▶ **Problem to solve**: Change "shooting point" to "camera position" throughout the lines below and leave every other word as it is.

Spatial reasoning records:
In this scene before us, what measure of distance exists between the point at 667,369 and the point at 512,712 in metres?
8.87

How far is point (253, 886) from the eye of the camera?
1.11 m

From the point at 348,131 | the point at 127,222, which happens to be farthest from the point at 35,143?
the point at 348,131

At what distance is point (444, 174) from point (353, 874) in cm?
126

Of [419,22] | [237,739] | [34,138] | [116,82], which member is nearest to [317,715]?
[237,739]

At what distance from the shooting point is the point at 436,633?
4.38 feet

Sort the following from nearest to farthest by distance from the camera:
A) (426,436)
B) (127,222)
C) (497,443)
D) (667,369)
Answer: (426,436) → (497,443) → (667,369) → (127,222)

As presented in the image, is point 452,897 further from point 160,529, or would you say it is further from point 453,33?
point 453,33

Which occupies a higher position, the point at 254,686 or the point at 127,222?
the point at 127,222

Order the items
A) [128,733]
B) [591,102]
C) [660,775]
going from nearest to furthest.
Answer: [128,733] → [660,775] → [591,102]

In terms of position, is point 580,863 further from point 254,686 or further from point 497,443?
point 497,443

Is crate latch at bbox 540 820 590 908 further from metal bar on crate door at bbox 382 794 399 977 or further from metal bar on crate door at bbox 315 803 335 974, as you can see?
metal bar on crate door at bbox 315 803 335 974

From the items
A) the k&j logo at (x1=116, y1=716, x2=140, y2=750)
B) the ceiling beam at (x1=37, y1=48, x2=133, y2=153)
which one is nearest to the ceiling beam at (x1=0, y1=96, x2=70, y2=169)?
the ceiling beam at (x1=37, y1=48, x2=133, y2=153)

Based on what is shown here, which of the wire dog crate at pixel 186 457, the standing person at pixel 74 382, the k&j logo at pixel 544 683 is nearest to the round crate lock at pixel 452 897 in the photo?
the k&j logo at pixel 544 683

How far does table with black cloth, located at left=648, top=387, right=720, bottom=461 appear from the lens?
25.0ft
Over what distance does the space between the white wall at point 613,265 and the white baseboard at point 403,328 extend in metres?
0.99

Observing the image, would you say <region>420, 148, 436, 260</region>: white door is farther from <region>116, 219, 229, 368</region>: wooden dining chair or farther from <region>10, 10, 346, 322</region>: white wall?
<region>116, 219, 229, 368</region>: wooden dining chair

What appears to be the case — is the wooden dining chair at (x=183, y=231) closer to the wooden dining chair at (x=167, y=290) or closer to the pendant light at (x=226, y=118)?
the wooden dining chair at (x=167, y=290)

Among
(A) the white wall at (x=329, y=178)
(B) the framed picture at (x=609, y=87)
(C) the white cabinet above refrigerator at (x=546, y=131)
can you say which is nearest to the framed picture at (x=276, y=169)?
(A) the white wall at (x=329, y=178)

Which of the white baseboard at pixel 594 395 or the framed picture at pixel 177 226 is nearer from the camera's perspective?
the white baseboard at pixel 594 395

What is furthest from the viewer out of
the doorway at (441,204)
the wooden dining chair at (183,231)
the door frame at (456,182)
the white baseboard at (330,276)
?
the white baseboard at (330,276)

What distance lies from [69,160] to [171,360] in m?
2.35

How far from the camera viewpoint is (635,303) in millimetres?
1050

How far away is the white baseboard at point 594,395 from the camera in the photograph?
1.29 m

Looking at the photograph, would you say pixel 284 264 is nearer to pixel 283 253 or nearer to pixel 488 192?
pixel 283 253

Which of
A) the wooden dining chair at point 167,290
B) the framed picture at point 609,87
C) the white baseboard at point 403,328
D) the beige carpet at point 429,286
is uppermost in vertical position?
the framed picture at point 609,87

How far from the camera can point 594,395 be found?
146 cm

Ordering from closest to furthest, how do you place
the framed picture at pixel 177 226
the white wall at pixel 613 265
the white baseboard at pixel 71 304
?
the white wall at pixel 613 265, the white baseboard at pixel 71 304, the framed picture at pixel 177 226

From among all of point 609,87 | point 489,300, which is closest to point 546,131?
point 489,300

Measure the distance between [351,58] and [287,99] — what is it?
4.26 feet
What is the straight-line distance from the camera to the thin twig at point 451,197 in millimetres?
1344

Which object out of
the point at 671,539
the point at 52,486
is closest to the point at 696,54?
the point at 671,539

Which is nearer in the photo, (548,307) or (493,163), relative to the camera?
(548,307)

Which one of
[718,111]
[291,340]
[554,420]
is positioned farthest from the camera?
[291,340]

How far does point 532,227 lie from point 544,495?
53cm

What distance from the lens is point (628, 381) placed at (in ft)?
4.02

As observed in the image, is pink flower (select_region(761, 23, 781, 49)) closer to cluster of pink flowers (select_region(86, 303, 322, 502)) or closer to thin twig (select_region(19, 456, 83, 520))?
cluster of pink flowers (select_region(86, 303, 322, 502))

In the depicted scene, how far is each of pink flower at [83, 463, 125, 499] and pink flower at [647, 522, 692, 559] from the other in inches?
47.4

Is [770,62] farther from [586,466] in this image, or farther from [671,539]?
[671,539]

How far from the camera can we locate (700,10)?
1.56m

▶ **Task answer**:
In this scene before us, what measure of distance exists between the point at 667,369 and the point at 512,712 in metres?
8.87

How far is point (253, 886) from the eye of the camera?
1.11 m

From the point at 348,131 | the point at 127,222, which happens to be farthest from the point at 35,143?
the point at 348,131

At what distance is point (444, 174) from point (353, 874) in cm?
126

Of [419,22] | [237,739] | [34,138] | [116,82], which member is nearest to [317,715]?
[237,739]

At what distance from the camera position is the point at 436,633?
4.38 feet

Sort the following from nearest to farthest by distance from the camera:
A) (426,436)
B) (127,222)
C) (497,443)
D) (667,369)
Answer: (426,436) → (497,443) → (667,369) → (127,222)

As presented in the image, is point 452,897 further from point 160,529, or would you say it is further from point 453,33?
point 453,33

Which occupies a higher position, the point at 254,686 or the point at 127,222?
the point at 127,222

Order the items
A) [128,733]
B) [591,102]
C) [660,775]
going from nearest to furthest.
Answer: [128,733] → [660,775] → [591,102]

In terms of position, is point 580,863 further from point 254,686 or further from point 497,443?
point 497,443

Is crate latch at bbox 540 820 590 908 further from metal bar on crate door at bbox 382 794 399 977 or further from metal bar on crate door at bbox 315 803 335 974, as you can see?
metal bar on crate door at bbox 315 803 335 974

From the items
A) the k&j logo at (x1=116, y1=716, x2=140, y2=750)
B) the ceiling beam at (x1=37, y1=48, x2=133, y2=153)
which one is nearest to the ceiling beam at (x1=0, y1=96, x2=70, y2=169)?
the ceiling beam at (x1=37, y1=48, x2=133, y2=153)

Based on what is shown here, which of the wire dog crate at pixel 186 457, the standing person at pixel 74 382, the k&j logo at pixel 544 683 is nearest to the round crate lock at pixel 452 897 in the photo?
the k&j logo at pixel 544 683

How far does table with black cloth, located at left=648, top=387, right=720, bottom=461 appear from the lens?
25.0ft
Over what distance does the space between the white wall at point 613,265 and the white baseboard at point 403,328 extend in metres?
0.99

Observing the image, would you say <region>420, 148, 436, 260</region>: white door is farther from <region>116, 219, 229, 368</region>: wooden dining chair or farther from <region>10, 10, 346, 322</region>: white wall?
<region>116, 219, 229, 368</region>: wooden dining chair

What appears to be the case — is the wooden dining chair at (x=183, y=231) closer to the wooden dining chair at (x=167, y=290) or closer to the pendant light at (x=226, y=118)?
the wooden dining chair at (x=167, y=290)

Among
(A) the white wall at (x=329, y=178)
(B) the framed picture at (x=609, y=87)
(C) the white cabinet above refrigerator at (x=546, y=131)
can you say which is nearest to the framed picture at (x=276, y=169)?
(A) the white wall at (x=329, y=178)

Which of the white baseboard at pixel 594 395 or the framed picture at pixel 177 226 is nearer from the camera's perspective?
the white baseboard at pixel 594 395

What is furthest from the viewer out of
the doorway at (441,204)
the wooden dining chair at (183,231)
the door frame at (456,182)
the white baseboard at (330,276)
?
the white baseboard at (330,276)

What distance lies from [69,160] to [171,360] in m?
2.35

How far from the camera viewpoint is (635,303) in millimetres?
1050

How far away is the white baseboard at point 594,395 from the camera in the photograph?
1.29 m

Looking at the photograph, would you say pixel 284 264 is nearer to pixel 283 253 or nearer to pixel 488 192?
pixel 283 253

Which of
A) the wooden dining chair at point 167,290
B) the framed picture at point 609,87
C) the white baseboard at point 403,328
D) the beige carpet at point 429,286
is uppermost in vertical position?
the framed picture at point 609,87

How far from the camera can point 594,395 be found?
146 cm

Ordering from closest to furthest, how do you place
the framed picture at pixel 177 226
the white wall at pixel 613 265
the white baseboard at pixel 71 304
?
the white wall at pixel 613 265, the white baseboard at pixel 71 304, the framed picture at pixel 177 226

From among all of point 609,87 | point 489,300, which is closest to point 546,131?
point 489,300

Measure the distance between [351,58] and [287,99] — what is it?
4.26 feet
What is the straight-line distance from the camera to the thin twig at point 451,197 in millimetres?
1344

Which object out of
the point at 671,539
the point at 52,486
is closest to the point at 696,54?
the point at 671,539

Which is nearer in the photo, (548,307) or (493,163), relative to the camera?
(548,307)

Which one of
[718,111]
[291,340]
[554,420]
is positioned farthest from the camera?
[291,340]

How far does point 532,227 lie from point 544,495?
53cm

What distance from the lens is point (628, 381) placed at (in ft)?
4.02

As observed in the image, is pink flower (select_region(761, 23, 781, 49)) closer to cluster of pink flowers (select_region(86, 303, 322, 502)) or closer to thin twig (select_region(19, 456, 83, 520))?
cluster of pink flowers (select_region(86, 303, 322, 502))

In the depicted scene, how far is each of pink flower at [83, 463, 125, 499] and pink flower at [647, 522, 692, 559] from the other in inches?
47.4

Is [770,62] farther from [586,466] in this image, or farther from [671,539]?
[671,539]

How far from the camera can we locate (700,10)?
1.56m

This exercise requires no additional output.